Polémiquant une fois de plus avec Moreno, Santucho tente de synthétiser la stratégie de la révolution cubaine. Celle-ci ne consistait pas, comme le pensait le morénisme, en une vision empirique élaborée au fur et à mesure, mais en une perspective d’envergure mondiale. Pour Santucho, cette stratégie mondiale est résumée dans le « Message aux peuples du monde à travers la Tricontinentale » du Che. L’essentiel de cette stratégie réside dans « la révolution socialiste et anti-impérialiste dans les territoires dépendants ». Une perspective qui, à l’époque, émanait de l’OLAS (Organisation latino-américaine de solidarité, réunie à La Havane en 1967).
Santucho profite de cette explication pour souligner que « le castrisme accorde plus d’importance que le maoïsme à la lutte urbaine ». À cela s’ajoute, toujours selon son interprétation du castrisme, la nécessité de développer une révolution continentale à partir de révolutions nationales et régionales, par le biais d’une guerre prolongée. Enfin, il souligne que là où il n’existe pas de partis révolutionnaires forts, il faudra les créer comme des forces militaires dès le début, en liant en permanence la lutte politique et la lutte politico-militaire.
Après avoir commencé par le point de vue méthodologique et analysé les expériences du passé, en décortiquant l’itinéraire de la stratégie du pouvoir chez Marx, Engels, Lénine, Trotsky, Mao, Ho Chi Minh, Fidel et Che Guevara, Santucho et ses compagnons du PRT se lancent dans le débat spécifique sur la stratégie du pouvoir en Argentine. C’était là, essentiellement, le but de ce long parcours : l’analyse concrète de la réalité concrète.
Leur stratégie politique de pouvoir caractérise notre pays comme une société capitaliste semi-coloniale et dépendante. À partir de ce diagnostic sociologique et économique, ils en déduisent que la révolution à venir doit être socialiste et anti-impérialiste, ces deux aspects étant compris comme des tâches et des phases d’un processus permanent et ininterrompu. Le document conclut par une analyse des bases sociales sur lesquelles reposait la stratégie de guerre révolutionnaire prolongée : d’abord civile, car déterminée par l’affrontement entre deux parties du peuple argentin lui-même, puis nationale-anti-impérialiste, face à l’invasion américaine prévisible.

→ Données fournies:
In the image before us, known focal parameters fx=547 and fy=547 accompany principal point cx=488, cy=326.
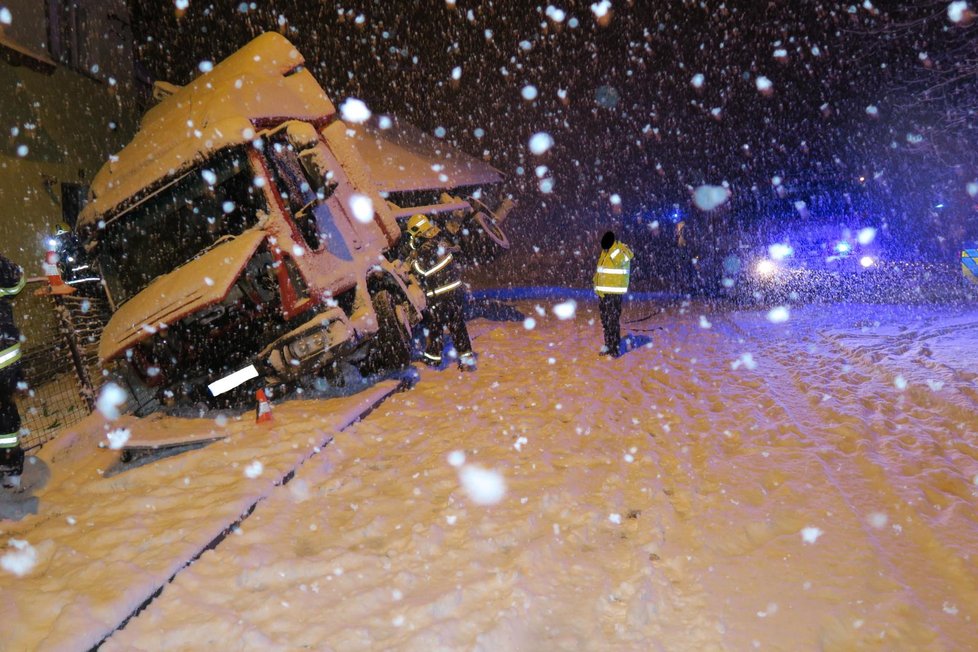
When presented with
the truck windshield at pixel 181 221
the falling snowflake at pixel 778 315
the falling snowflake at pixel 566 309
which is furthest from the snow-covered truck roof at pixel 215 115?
the falling snowflake at pixel 778 315

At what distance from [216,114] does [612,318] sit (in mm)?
5172

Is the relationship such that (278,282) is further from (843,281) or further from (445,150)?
(843,281)

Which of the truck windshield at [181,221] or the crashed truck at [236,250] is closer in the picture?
the crashed truck at [236,250]

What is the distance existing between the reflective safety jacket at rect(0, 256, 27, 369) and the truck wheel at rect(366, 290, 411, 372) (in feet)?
9.80

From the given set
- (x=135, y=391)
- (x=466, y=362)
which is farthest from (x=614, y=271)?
(x=135, y=391)

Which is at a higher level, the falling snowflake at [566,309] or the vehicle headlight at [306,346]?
the vehicle headlight at [306,346]

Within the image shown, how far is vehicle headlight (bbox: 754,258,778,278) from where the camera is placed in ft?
41.4

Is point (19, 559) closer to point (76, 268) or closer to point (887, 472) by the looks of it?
point (76, 268)

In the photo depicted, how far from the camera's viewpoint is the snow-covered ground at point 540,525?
100.0 inches

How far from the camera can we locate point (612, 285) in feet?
24.1

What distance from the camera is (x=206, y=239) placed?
537 cm

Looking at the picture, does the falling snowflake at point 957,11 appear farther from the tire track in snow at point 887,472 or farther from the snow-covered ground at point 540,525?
the tire track in snow at point 887,472

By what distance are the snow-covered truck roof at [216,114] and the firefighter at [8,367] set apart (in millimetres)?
1910

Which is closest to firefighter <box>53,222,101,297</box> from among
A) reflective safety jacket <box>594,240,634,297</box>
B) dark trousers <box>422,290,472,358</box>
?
dark trousers <box>422,290,472,358</box>
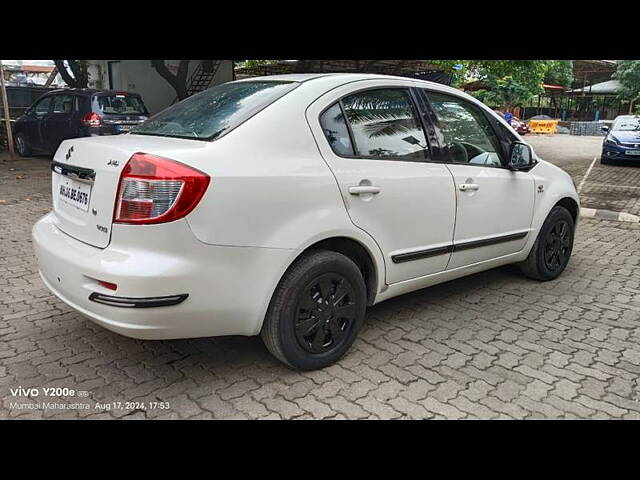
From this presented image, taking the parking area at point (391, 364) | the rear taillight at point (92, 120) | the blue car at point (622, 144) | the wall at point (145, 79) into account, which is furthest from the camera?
the wall at point (145, 79)

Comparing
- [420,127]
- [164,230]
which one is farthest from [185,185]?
[420,127]

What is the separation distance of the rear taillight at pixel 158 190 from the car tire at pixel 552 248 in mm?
3129

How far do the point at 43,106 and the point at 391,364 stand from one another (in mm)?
11595

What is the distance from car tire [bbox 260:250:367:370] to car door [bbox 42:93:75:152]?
9841 mm

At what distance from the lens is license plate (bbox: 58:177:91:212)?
2.66 m

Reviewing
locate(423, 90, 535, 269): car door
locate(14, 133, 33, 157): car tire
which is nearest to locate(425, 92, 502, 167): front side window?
locate(423, 90, 535, 269): car door

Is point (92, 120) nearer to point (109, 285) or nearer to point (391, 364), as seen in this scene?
point (109, 285)

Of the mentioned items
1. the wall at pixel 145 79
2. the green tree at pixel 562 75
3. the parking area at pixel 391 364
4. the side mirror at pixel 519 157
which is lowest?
the parking area at pixel 391 364

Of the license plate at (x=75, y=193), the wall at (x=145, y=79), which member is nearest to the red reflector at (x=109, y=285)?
the license plate at (x=75, y=193)

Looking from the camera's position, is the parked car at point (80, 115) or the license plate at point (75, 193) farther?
the parked car at point (80, 115)

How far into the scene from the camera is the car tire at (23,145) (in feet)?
41.1

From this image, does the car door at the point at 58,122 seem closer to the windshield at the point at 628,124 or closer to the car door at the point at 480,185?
the car door at the point at 480,185

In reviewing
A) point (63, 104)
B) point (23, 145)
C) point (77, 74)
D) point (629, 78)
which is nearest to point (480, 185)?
point (63, 104)

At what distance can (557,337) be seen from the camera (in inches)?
138
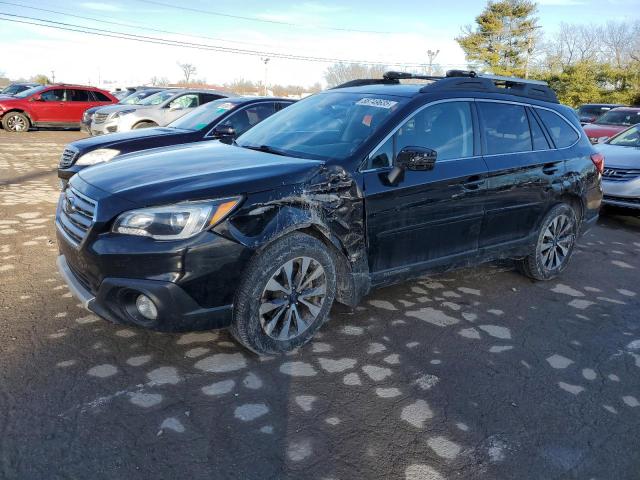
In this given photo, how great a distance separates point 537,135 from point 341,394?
3.18 meters

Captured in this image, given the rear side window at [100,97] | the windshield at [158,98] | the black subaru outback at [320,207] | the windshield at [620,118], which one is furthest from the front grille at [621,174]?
the rear side window at [100,97]

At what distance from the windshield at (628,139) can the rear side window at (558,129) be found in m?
4.58

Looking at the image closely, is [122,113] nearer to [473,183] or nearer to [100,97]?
[100,97]

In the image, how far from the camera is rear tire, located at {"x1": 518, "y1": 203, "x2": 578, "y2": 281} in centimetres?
504

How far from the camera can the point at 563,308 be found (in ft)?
15.1

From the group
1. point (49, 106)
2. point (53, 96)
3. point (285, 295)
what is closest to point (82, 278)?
point (285, 295)

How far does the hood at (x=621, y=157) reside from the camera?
26.3 ft

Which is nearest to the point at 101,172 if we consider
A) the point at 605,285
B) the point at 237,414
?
the point at 237,414

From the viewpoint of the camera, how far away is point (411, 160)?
3.60 meters

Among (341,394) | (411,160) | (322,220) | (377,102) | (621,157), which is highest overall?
(377,102)

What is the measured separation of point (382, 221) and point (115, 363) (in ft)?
6.38

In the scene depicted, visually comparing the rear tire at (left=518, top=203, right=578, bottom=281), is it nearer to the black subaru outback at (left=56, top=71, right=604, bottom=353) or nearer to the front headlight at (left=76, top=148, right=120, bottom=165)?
the black subaru outback at (left=56, top=71, right=604, bottom=353)

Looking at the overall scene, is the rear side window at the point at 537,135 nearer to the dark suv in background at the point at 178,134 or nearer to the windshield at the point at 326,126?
the windshield at the point at 326,126

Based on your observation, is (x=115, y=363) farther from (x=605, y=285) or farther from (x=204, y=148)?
(x=605, y=285)
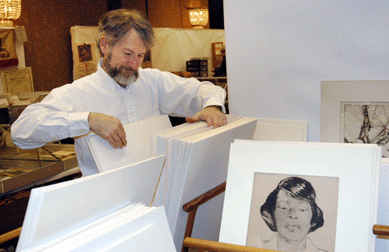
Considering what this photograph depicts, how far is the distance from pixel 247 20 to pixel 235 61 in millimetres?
222

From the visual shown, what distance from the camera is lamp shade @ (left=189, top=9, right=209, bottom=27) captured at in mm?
6617

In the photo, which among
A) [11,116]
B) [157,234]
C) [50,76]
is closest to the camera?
[157,234]

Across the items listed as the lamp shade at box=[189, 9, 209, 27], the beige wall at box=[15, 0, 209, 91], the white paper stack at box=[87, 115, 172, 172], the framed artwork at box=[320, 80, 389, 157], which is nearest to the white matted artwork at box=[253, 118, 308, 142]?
the framed artwork at box=[320, 80, 389, 157]

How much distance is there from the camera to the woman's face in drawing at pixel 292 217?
3.59 ft

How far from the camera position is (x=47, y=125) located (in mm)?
1528

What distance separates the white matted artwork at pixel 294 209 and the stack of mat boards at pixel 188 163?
0.26 m

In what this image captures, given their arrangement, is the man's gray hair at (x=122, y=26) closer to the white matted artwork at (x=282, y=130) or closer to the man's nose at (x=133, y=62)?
the man's nose at (x=133, y=62)

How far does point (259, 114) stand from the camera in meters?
2.01

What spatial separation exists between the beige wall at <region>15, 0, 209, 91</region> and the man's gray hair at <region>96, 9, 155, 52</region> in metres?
3.24

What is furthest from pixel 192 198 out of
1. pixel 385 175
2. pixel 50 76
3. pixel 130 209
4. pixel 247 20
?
pixel 50 76

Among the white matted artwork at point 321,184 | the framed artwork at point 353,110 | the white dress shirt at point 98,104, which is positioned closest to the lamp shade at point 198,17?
the white dress shirt at point 98,104

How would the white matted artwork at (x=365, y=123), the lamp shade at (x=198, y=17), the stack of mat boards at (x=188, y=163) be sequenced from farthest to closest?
the lamp shade at (x=198, y=17) → the white matted artwork at (x=365, y=123) → the stack of mat boards at (x=188, y=163)

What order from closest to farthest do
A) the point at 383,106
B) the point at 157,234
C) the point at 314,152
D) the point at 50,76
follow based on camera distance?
the point at 157,234 < the point at 314,152 < the point at 383,106 < the point at 50,76

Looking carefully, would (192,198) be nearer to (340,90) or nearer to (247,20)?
(340,90)
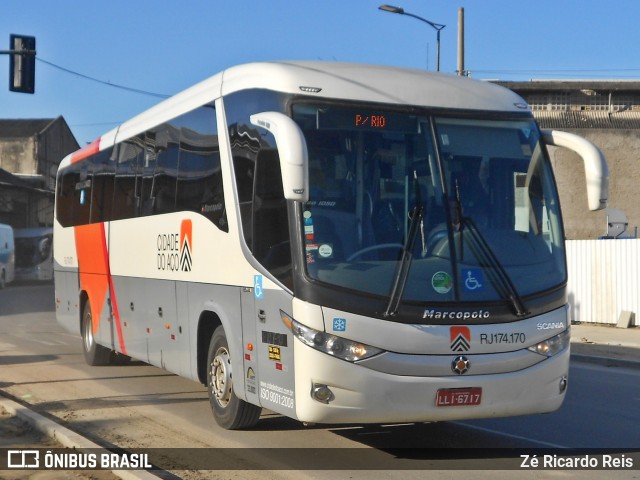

→ Consigne:
Pouvez-vous prolonger l'extrait sur la stratégie révolutionnaire de Santucho et du PRT en reprenant juste après sa dernière phrase ?

→ Réponse:
À peine un an après le IVe Congrès, le Cordobazo, le Rosariazo et d’autres « azos » éclatent. Le peuple argentin se soulève contre la dictature du général Onganía. Le PRT accompagne et encourage ce processus, organisant son Ve Congrès en 1970, où est fondé et naît l’ERP (Armée révolutionnaire du peuple). Entre le IVe et le Ve congrès, le courant dirigé par Santucho (appelé « tendance léniniste ») finit par se consolider au sein du parti, au détriment de deux autres : la « tendance prolétarienne » (moreniste) et la « tendance communiste » (néo-moreniste), toutes deux plus proches de la stratégie spontaniste, insurrectionnelle et, en dernier ressort, syndicaliste de Nahuel Moreno.
La politique et la guerre
En relisant tout ce processus politique avec le recul dont nous disposons aujourd’hui, et au regard de la polémique éculée sur le prétendu « foquisme » de la gauche révolutionnaire guévariste, il est intéressant de s’attarder sur le document théorique fondateur de l’ERP. Les positions politiques de ce document s’inspirent de toute la tradition classique du marxisme, qui provient elle-même de Clausewitz et Machiavel.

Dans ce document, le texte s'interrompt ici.